There are several types of Greenhoods found along the creek's banks. Historical Aboriginal camp-sites have been also found on the creek banks.

==Location and features==
Gibraltar Creek rises on the eastern slopes of the Brindabella Ranges in the south-west of the Australian Capital Territory (ACT), below Billy Billy Rocks in Tidbinbilla Nature Reserve, within Namadgi National Park. The creek flows generally north-east before reaching its confluence with Paddys River, south-west of Tuggeranong Town Centre. The creek descends 774 m over its 13 km course.

Gibraltar Falls are found on the Gibraltar Creek; and Gibraltar Creek Woods Reserve are located on the creek's edge.

==Wildlife and vegetation==
Vegetation found on the banks of the creek include threatened flora such as the Scarlet Greenhoods, Fisch's Greenhood, Faint Greenhoods, Nodding Greenhoods and Maroonhoods. E. callianassa, Banksia and B. marginata have been found in the creek.

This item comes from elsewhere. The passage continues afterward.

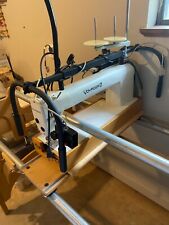 long arm quilting machine Voyager for sale  Floresville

In 1930, the Cotter River was stocked with New Zealand trout, which were expected to migrate up the tributaries including the creek.

==History==
Historical Aboriginal camp-sites have been found on the creek banks. In 1863, land abutting the creek was sold at auction. During late 1933 and early 1934, the river flooded several times and made it difficult to cross the creek. A motion was made to Australia's Minister for the Interior to cement over the creek bed to make crossing during the flood more feasible. By 1934, ramps had been added to assist in crossing the creek, replacing gates that had been placed there for cattle crossings.

Bushwalkers organised walks alongside the creek in the 1950s. In 1954, hikers got lost in the area and a search for them took place near the creek. In 1957, a teenager was shot while hiking near the creek.